▶ _Required work_:
[A] Name each level of digging in that the forum post on digging-in rules says existed back in the day.
[B] From the forum post on digging-in rules, copy the passage that starts at the words "2) Once fox" and ends after "in, entrenchment, bunker.".

(04-07-2022, 06:56 AM)Greyfox Wrote: (04-06-2022, 11:14 AM)treadasaurusrex Wrote: (04-05-2022, 02:34 PM)Greyfox Wrote: (04-05-2022, 10:14 AM)triangular_cube Wrote: (04-05-2022, 09:23 AM)Greyfox Wrote: I feel bad going down the rabbit whole again, once it looks like you extricated yourself from it, but the rules for digging in aren't all that great.
Beginning dug in makes sense for many scenario's. But I do have two major objections.
1) Time - According to rules it takes only 30 minutes to dig in provide one is not interupted.
a) No one digs in that fast - certainly not a foxhole. As an infantrymen I can tell you that you, that soil and root system dependent, one can spend most of a night digging a foxhole. Granted that is you and your battle buddy rotating in 15-30 minute intervals (one digging and one providing security). It is exhausting. God help you if you hit the water table before you can get at least 4 feet down.
b) The best you can do is Hasty Fighting Position (aka Hasty Grave) -https://www.google.com/search?client=safari&rls=en&q=hasty+fighting+position&ie=UTF-8&oe=UTF-8. Does provide some protection from both direct and indirect fire, and better than nothing, but it is not what most of you probably envision when you think about digging in.
c) Mortars, Guns and Tanks would take a hell-of-alot of effort to dig in. Even with a larger crew it would take time to do it and do it right. Best thing to do if use the terrain (some natural low ground or berm) and quickly reinforce it with some extra digging.
2) Once fox holes or hasty fighting positions are dug - they don't go away unless you fill them in. Why do they disappear when you leave the area.
Mike
I think what you are considering digging in to be more of entrenching. The rules seem to follow that as well. It made even more sense WAAAAY back in the day when there were 3 levels rather than 2: dug in, entrenchment, bunker.
I have been playing. PG since 1999 (1st Edition). I don't remember there being three levels to digging in.

▶ _Available data_:

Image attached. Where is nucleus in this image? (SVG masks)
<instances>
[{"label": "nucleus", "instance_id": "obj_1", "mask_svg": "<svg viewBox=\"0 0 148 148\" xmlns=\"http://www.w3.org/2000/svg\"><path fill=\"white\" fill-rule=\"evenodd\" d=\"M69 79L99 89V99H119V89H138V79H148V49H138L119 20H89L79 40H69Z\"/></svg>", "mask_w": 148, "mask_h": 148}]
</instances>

▶ _Solved problems_:
[A] Dug in, entrenchment, bunker

[B]
2) Once fox holes or hasty fighting positions are dug - they don't go away unless you fill them in. Why do they disappear when you leave the area.
Mike
I think what you are considering digging in to be more of entrenching. The rules seem to follow that as well. It made even more sense WAAAAY back in the day when there were 3 levels rather than 2: dug in, entrenchment, bunker.